9 Juni 1848: Mayor Sorg berusaha menguasai Bungkulan menuju desa Jagaraga dan
bermaksud memukul langsung pusat pertahanan Patih Jelantik. Sore harinya, sisa-sisa
serdadu Belanda berhasil mencapai pantai desa Sangsit dan langsung menuju ke
kapal.
20 Juni 1848: Seluruh ekspedisi Belanda kembali ke Jawa. Kemenangan mutlak
berada di tangan laskar Jagaraga berkat kepemimpinan Patih Jelantik dan bersatunya
lakar dengan rakyat.
Faktor-faktor yang mempengaruhi kemenangan I Gusti Ketut Jelantik, Raja Buleleng, dan
Jro Jempiring dalam perang Jagaraga pertama, yaitu:
Adanya jiwa patriotisme prajurit Jagaraga bersama sekutunya yang sangat tinggi.
Mentaati perintah perang I Gusti Ketut Jelantik, Raja Buleleng, dan Jro Jempiring
Melakukan serangan terpadu dengan tangguh dan kuat.
Dapat menggunakan senjata bus (bedil bus), berupa meriam tradisional yang
diletakkan di benteng utama.
Siasat perang berjalan sesuai rencana, dimana dapat menggiring pasukan Belanda
masuk perangkap ke benteng Supit Surang (Makara Wyuhana).
Belanda menganggap remeh prajurit Jagaraga serta sekutunya.
Belanda tidak mengenal medan pertempuran Jagaraga.
Belanda tidak mampu melakukan konsolidasi karena situasi politik, baik di Indonesia
maupun Eropa.
14 April 1849: Armada perang Belanda sudah mendarat di tepi pantai desa Sangsit.
15 April 1849: Pagi-pagi buta, Patih Jelantik dengan diikuti oleh laskarnya sekitar
10.000 orang berangkat ke Singaraja, pura-pura untuk berunding dengan Jenderal
Michiels. Selanjutnya lambung barat benteng induk Jagaraga jatuh ke tangan Belanda,
dengan korban yang besar di pihak laskar Jagaraga.

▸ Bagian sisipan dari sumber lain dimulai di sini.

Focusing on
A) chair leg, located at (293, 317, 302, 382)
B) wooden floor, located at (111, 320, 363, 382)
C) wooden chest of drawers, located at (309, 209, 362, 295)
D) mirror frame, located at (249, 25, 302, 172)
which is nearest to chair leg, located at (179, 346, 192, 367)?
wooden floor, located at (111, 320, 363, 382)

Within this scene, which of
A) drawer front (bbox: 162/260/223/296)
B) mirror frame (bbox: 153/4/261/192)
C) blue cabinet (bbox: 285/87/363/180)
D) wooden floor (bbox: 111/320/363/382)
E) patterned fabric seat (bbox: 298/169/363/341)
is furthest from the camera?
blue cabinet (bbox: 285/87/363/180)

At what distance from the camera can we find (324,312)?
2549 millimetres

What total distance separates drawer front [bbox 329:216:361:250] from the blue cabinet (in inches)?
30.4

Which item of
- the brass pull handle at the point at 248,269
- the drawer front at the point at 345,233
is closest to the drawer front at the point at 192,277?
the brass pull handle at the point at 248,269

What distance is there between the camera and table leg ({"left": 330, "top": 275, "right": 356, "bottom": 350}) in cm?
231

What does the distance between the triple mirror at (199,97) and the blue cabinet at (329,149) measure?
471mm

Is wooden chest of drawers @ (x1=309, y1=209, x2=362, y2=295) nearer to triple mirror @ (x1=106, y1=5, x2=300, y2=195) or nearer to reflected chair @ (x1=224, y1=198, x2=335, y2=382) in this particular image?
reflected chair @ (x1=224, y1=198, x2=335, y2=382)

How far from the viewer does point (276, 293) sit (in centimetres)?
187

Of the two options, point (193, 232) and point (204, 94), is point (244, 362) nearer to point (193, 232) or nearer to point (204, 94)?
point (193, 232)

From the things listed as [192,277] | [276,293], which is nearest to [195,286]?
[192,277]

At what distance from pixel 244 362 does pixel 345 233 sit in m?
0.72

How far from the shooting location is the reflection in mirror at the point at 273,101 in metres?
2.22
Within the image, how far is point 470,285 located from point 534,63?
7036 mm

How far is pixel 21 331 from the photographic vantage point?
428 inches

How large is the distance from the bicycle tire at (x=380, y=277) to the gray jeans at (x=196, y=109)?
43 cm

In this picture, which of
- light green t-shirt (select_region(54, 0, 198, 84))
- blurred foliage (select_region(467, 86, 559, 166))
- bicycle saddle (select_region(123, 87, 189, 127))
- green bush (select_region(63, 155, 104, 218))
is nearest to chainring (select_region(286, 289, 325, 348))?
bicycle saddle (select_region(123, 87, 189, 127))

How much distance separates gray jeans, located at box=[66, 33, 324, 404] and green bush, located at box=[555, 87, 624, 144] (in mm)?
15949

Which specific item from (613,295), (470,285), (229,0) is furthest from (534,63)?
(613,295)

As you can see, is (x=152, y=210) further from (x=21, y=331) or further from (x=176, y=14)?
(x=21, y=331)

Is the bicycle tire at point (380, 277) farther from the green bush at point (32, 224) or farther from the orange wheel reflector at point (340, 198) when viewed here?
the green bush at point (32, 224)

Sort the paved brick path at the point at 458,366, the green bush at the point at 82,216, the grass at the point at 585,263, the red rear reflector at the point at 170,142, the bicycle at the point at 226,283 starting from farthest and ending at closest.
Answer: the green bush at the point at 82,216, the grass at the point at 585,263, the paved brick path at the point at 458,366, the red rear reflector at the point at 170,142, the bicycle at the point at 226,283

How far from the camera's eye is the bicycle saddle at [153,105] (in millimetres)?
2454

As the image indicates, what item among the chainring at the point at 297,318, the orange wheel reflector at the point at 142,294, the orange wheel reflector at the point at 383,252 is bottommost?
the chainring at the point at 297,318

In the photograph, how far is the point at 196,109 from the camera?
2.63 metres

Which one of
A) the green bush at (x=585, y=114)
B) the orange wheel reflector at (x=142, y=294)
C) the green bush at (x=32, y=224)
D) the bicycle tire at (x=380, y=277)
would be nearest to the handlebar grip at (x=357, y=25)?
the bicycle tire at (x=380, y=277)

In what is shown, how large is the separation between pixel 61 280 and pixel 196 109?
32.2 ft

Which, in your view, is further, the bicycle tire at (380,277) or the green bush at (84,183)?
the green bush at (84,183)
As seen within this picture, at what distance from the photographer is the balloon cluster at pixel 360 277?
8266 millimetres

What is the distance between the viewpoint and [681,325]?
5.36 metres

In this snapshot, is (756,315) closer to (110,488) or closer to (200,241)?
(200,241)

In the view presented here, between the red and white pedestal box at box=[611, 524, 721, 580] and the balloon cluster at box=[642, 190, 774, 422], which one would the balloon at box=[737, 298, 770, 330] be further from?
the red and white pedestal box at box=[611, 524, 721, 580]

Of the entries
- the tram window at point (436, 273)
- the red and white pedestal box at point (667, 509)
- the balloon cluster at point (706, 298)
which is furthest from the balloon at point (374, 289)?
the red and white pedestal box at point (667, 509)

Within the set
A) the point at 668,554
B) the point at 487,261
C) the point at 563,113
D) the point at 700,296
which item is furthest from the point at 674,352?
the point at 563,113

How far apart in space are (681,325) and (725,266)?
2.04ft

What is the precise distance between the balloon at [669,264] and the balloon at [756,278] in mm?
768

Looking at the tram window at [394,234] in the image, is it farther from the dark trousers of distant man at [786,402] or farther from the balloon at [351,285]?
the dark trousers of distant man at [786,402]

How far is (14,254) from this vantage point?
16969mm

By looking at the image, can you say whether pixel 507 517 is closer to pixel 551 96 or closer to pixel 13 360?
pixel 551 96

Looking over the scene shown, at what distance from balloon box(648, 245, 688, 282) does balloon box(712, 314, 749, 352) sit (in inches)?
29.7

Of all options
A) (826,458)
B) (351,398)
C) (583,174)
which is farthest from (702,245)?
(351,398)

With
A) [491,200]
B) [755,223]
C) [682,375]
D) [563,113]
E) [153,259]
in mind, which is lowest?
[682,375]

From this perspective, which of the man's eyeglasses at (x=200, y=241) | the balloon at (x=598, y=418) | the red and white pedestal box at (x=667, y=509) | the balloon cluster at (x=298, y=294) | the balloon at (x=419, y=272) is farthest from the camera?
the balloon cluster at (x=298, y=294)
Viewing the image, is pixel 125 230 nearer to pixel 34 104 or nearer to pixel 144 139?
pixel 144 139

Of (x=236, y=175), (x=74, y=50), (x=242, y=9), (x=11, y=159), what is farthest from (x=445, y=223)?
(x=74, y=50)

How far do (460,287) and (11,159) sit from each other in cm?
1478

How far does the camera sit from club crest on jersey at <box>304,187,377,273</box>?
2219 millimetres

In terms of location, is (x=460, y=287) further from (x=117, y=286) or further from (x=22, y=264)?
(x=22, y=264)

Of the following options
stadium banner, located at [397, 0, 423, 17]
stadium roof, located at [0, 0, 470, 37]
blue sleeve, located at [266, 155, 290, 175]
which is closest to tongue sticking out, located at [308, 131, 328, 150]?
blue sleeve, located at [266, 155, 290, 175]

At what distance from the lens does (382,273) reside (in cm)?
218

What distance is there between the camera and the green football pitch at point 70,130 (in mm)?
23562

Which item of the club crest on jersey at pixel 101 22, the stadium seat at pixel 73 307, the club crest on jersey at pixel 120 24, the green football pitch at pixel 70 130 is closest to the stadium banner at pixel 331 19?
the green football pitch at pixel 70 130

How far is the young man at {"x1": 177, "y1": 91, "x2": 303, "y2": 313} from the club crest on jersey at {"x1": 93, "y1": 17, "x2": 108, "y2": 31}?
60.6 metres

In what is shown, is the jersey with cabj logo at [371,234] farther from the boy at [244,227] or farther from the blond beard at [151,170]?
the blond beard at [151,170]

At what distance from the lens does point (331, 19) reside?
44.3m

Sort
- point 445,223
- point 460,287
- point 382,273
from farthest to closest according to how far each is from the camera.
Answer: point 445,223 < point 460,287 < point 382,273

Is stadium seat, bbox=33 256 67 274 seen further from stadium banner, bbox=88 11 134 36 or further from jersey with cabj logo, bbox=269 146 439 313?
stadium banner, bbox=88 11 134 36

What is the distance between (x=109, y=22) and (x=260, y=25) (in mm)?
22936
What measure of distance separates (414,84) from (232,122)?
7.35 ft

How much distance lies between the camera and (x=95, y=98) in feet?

16 April 1849: Benteng induk Jagaraga jatuh ke tangan serdadu Belanda yang berada
di bawah pimpinan Letnan Kolonel C.A. de Brauw, dengan korban besar di pihak
Jagaraga.
24 Mei 1849: benteng Kusamba diserang oleh pasukan belanda yang bergerak dari
pelabuhan Padangbai.
25 Mei 1849: malam hari menjelang pagi tiba tiba perkemahan belanda diserang oleh
pasukan istimewa yang sengaja dikirim dari kelungkung. Dalam pernyebuan ini laskar
kelungkung berhasil menembak jendral Michiels. Letnan Kolonel Van Swieten
memerintahkan seluruh armada kembali ke Jawa. Kematian sang Jendral merupakan
kemenangan yang gemilang bagi kerajaan Kelungkung karena sekaligus mengusir
Belanda dari wilayah kerajaan kelungkung.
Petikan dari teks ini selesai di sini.